Appurato quindi che quelle 20 milioni di vittime dei gulag, si riferisce ai prigionieri e non ai decessi e che questi invece ammontano a circa 2 milioni, cerchiamo di capire da dove salta fuori quel 10 milioni relativo ai bambini deceduti nei gulag.
Questo dato lo incontriamo già nel titolo, anche se lì non si fa riferimento ai decessi, si parla solo di “piccoli nemici di Stalin” ed è solo nella conclusione del post che si parla apertamente di decessi. Il post si conclude con una dichiarazione di Aleksandr Yakovlev, Commissario del Cremlino per la riabilitazione delle vittime della repressione politica, datata 2002. In questa dichiarazione Yakovlev asserisce che sono stati circa 10 milioni i bambini vittime del sistema di deportazione minorile e della repressione sovietica.
Yakovlev ha effettivamente riportato questo dato, ha parlato di 10 milioni di bambini vittime dei gulag, e come abbiamo specificato più volte, fonti alla mano, vittima non significa decessi.
Le dichiarazioni di Yakovlev, coerentemente a quanto emerso dalle fonti di cui sopra, parlano di circa 10 milioni di bambini che si sono ritrovati a fare i conti con la macchina della repressione, attraverso l’arresto dei propri genitori e dei propri familiari, bambini che sono stati dati in affidamento ad orfanotrofi e strutture rieducative e che, molto spesso, sono stati abbandonati a loro stessi.
Nel volume Children of the gulag, pubblicato da C.A. Frierson e S.S. Vilensky tramite Yale University press nel 2010, gli autori hanno concentrato i propri studi proprio sui bambini vittima del sistema di repressione dell’URSS. Di questo volume parleremo in maniera più ampia in un paragrafo dedicato più avanti perché apparentemente il post cita questo volume come fonte, tuttavia, il volume e l’articolo, forniscono numeri diversi, il volume parla di 10 milioni di vittime, il post parla di 10 milioni di decessi, e non serve che ripeta ancora una volta che vittime e decessi non sono sinonimi.
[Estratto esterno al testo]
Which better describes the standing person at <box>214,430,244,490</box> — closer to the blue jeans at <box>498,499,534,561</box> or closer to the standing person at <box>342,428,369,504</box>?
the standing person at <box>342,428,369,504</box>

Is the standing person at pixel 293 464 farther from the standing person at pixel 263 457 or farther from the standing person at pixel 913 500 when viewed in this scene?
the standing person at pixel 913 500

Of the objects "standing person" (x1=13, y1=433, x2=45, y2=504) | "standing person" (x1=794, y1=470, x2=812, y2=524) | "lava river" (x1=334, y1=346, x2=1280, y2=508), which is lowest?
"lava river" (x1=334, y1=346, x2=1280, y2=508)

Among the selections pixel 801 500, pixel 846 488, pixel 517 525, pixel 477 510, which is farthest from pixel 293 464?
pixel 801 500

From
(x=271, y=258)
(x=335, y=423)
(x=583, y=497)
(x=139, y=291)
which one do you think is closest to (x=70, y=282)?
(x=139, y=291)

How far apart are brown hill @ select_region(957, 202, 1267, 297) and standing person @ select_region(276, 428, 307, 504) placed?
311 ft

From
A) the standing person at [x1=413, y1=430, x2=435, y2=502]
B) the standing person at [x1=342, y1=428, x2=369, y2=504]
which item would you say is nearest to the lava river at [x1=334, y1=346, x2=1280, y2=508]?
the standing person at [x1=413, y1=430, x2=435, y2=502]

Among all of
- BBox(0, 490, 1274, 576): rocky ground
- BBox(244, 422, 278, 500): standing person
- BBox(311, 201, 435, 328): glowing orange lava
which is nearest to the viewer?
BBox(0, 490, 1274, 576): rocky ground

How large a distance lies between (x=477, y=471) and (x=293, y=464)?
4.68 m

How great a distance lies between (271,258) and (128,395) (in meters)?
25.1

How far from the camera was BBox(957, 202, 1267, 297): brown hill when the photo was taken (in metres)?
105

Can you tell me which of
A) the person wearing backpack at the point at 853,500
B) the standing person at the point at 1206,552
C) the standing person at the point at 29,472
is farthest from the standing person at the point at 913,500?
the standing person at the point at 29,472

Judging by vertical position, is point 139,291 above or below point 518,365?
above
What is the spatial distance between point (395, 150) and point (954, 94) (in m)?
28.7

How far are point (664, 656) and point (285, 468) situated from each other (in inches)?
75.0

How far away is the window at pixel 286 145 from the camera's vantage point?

Passiamo all’ultimo dato, il 40% dei prigionieri dei Gulag costituito da Bambini. L’autore del post scrive “Nonostante la visione popolare del Gulag come “sistema di repressione politica”, in questi campi erano pochi i prigionieri classificabili come “politici” e il 40% degli internati erano solo dei bambini, innocenti collegati in qualche modo a genitori colpevoli di qualsiasi accusa.“
Su questo dato ammetto la mia ignoranza, non ho la più pallida idea del dove l’autore abbia reperito questo dato del 40%, la maggior parte degli studi di settore citati fino ad ora non presentano questo dato. Personalmente credo sia una proporzione fatta tra i 20 milioni di prigionieri e i 10 milioni di minori, ma non ne sono troppo sicuro visto che il rapporto in quel caso sarebbe al 50%.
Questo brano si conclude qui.